Truly amazing. Not necessarily that Giuliani would feel this way—he has all the hallmarks of a authoritarian control freak—but that he’d express it publicly, and that he hasn’t been forced to repudiate it since, despite being a leading Presidential candidate.

While conspicuously failing to live up to it, especially in recent years, America still cherishes the myth that freedom is a bedrock principle in this country. I’m quite sure that most Americans still think that freedom is one of the most important values for the country. Historically, the idea of America has been all about “freedom”. Yes, there’s a significant propaganda aspect to this, but it’s propaganda that’s taken root quite strongly, and has some basis in historical facts, and is cherished by the populace.

So for Giuliani to come out and simply redefine freedom as obedience is amazing. Americans may be rather pliable politically, but I just can’t see many of them swallowing that—even in his own party, because half of them would reject it on (pseudo-)libertarian grounds, and the other half would reject it because Giuliani isn’t overtly talking about God as the authority in question.

**COLLECTED MATERIAL**.
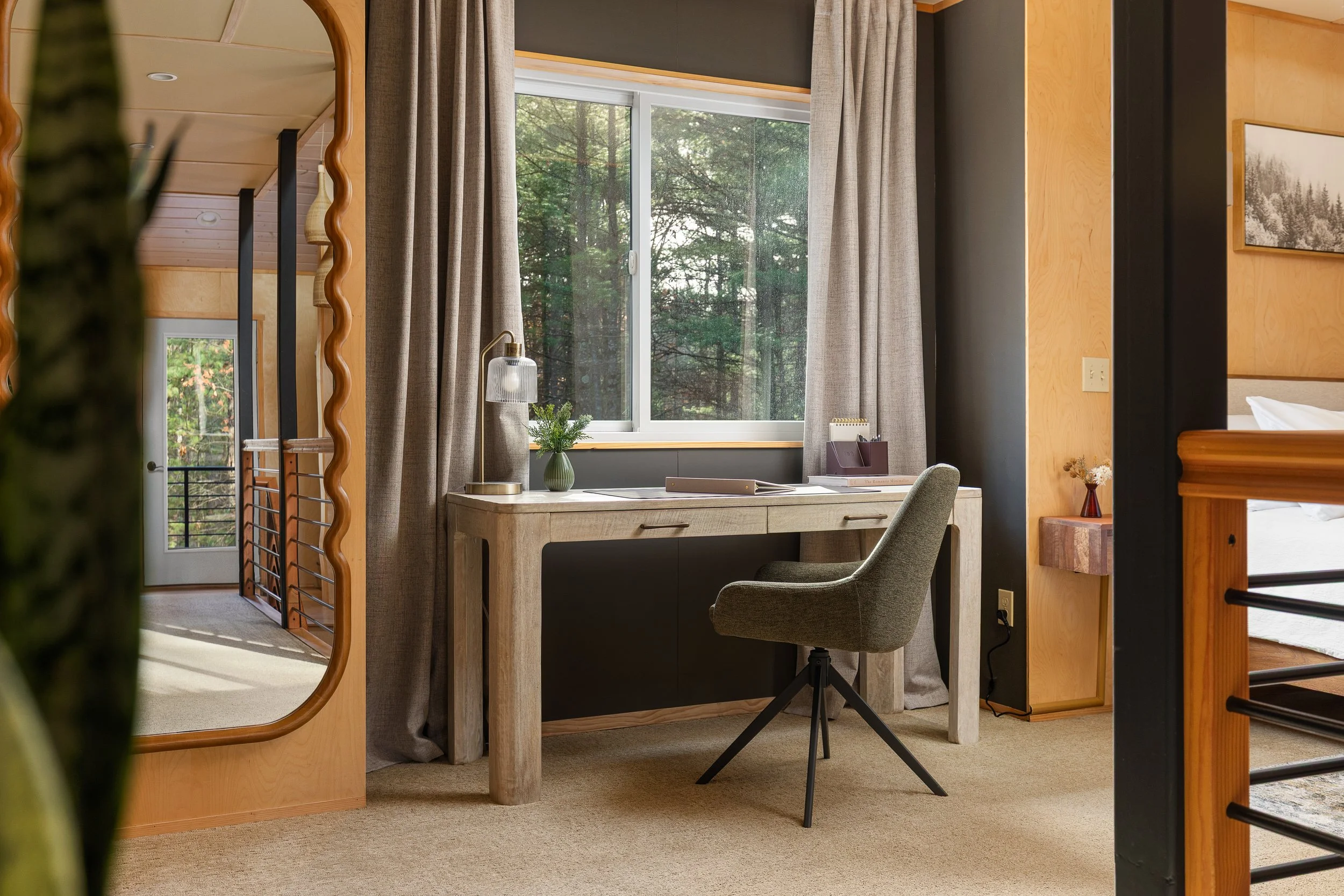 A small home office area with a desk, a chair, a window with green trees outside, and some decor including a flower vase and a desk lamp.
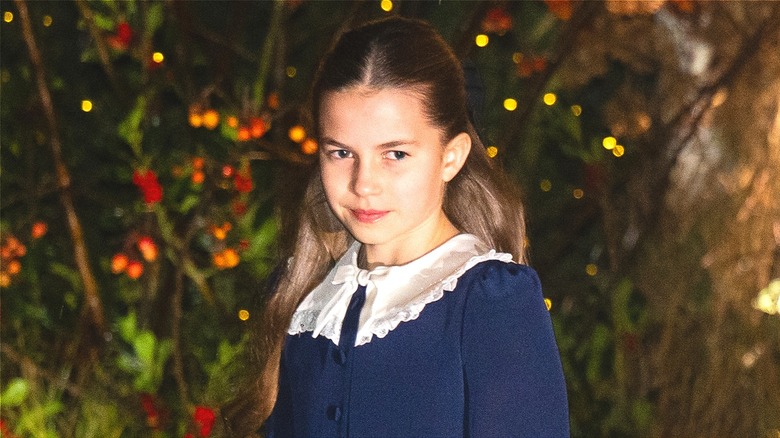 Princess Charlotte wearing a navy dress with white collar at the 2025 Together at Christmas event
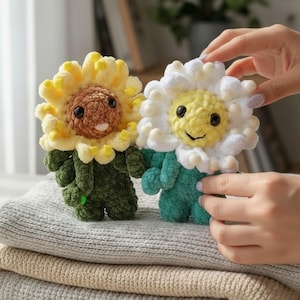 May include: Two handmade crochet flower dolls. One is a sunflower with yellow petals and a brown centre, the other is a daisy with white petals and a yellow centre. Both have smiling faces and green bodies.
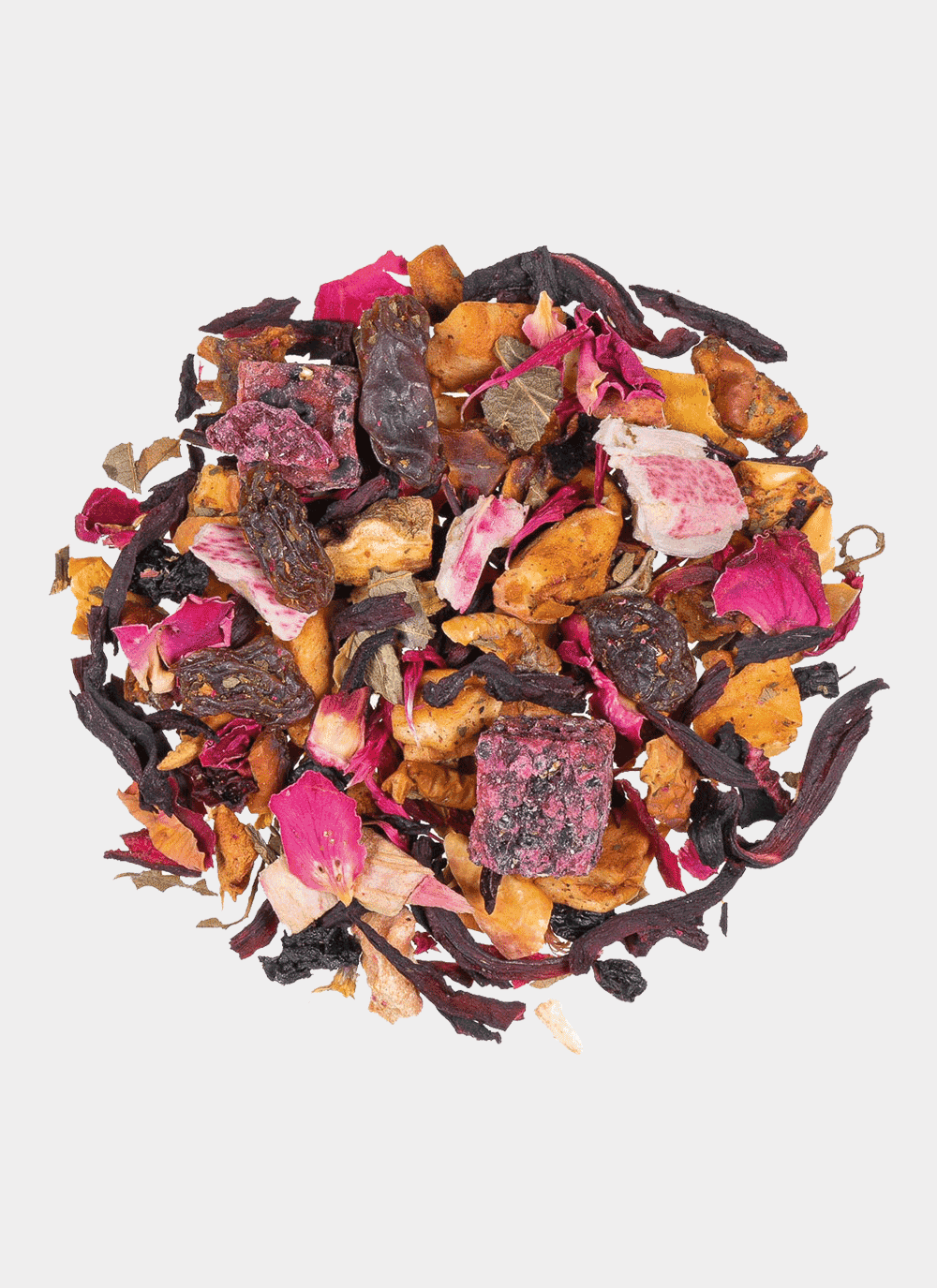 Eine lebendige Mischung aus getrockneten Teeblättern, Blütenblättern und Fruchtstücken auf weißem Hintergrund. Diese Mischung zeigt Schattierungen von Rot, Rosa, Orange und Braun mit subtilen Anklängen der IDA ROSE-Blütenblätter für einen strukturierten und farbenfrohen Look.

**WORK TO COMPLETE**.
A – Condense the paragraph of the Giuliani commentary that begins "While conspicuously failing to live up to it" into a shorter version that keeps its main points.
B – Write what comes next in the commentary on Giuliani and freedom, starting after its final sentence.
Nothing in the lines is needed for the work here.

**YOUR WRITTEN ANSWERS**.
A – Even though America has often fallen short of it, especially lately, the country still holds onto the idea that freedom is a core principle. Most Americans likely see freedom as one of the nation's top values, and the idea of America has long centered on it. That belief is partly propaganda, but it is deeply rooted, has some historical basis, and is valued by the public.

B –
But until now, I’d never heard of this quotation. I’d never heard of it, but it should be the first thing that any interviewer should ask him about. “Mr. Giuliani, do you really believe that freedom is about obedience to authority? Is that what you think America is about? And can you explain how your idea of what freedom is seems so different from what everyone else thinks it means?”

One major advantage of Giuliani’s reinterpretation of freedom as obedience is that a population accepting such an idea would be rather easy to control (even easier than the American population is already). So this redefinition might be quite popular among the elite class.

Regardless, it is, and should be treated as, an outrage. At the very least, Americans should be able to force the rulers to be at least a little more circumspect about their totalitiarianism.